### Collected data
<<<<
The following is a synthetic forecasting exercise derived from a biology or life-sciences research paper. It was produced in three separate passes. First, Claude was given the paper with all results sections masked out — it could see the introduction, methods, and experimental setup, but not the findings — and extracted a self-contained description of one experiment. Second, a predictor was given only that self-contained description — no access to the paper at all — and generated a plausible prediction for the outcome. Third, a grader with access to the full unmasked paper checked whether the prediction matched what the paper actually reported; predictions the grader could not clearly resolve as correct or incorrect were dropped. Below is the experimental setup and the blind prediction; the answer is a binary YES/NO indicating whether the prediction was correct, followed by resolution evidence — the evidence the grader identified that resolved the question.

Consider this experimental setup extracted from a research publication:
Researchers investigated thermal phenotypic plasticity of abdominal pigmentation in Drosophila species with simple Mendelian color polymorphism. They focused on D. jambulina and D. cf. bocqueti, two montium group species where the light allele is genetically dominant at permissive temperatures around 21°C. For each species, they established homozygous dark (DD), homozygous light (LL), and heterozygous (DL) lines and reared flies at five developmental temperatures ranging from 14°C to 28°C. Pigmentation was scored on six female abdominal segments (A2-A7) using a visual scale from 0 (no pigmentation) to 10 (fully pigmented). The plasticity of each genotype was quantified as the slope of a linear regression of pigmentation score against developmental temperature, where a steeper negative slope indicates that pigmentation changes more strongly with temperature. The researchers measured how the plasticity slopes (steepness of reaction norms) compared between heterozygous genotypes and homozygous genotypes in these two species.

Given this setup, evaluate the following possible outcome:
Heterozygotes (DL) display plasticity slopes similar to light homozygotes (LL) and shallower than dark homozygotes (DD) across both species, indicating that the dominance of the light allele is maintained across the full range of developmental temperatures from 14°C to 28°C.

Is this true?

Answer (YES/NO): NO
>>>>
### EXERCISE DETAILS
Exactly as given, restate all the lines above.

### RESULT FOR THIS TASK
The following is a synthetic forecasting exercise derived from a biology or life-sciences research paper. It was produced in three separate passes. First, Claude was given the paper with all results sections masked out — it could see the introduction, methods, and experimental setup, but not the findings — and extracted a self-contained description of one experiment. Second, a predictor was given only that self-contained description — no access to the paper at all — and generated a plausible prediction for the outcome. Third, a grader with access to the full unmasked paper checked whether the prediction matched what the paper actually reported; predictions the grader could not clearly resolve as correct or incorrect were dropped. Below is the experimental setup and the blind prediction; the answer is a binary YES/NO indicating whether the prediction was correct, followed by resolution evidence — the evidence the grader identified that resolved the question.

Consider this experimental setup extracted from a research publication:
Researchers investigated thermal phenotypic plasticity of abdominal pigmentation in Drosophila species with simple Mendelian color polymorphism. They focused on D. jambulina and D. cf. bocqueti, two montium group species where the light allele is genetically dominant at permissive temperatures around 21°C. For each species, they established homozygous dark (DD), homozygous light (LL), and heterozygous (DL) lines and reared flies at five developmental temperatures ranging from 14°C to 28°C. Pigmentation was scored on six female abdominal segments (A2-A7) using a visual scale from 0 (no pigmentation) to 10 (fully pigmented). The plasticity of each genotype was quantified as the slope of a linear regression of pigmentation score against developmental temperature, where a steeper negative slope indicates that pigmentation changes more strongly with temperature. The researchers measured how the plasticity slopes (steepness of reaction norms) compared between heterozygous genotypes and homozygous genotypes in these two species.

Given this setup, evaluate the following possible outcome:
Heterozygotes (DL) display plasticity slopes similar to light homozygotes (LL) and shallower than dark homozygotes (DD) across both species, indicating that the dominance of the light allele is maintained across the full range of developmental temperatures from 14°C to 28°C.

Is this true?

Answer (YES/NO): NO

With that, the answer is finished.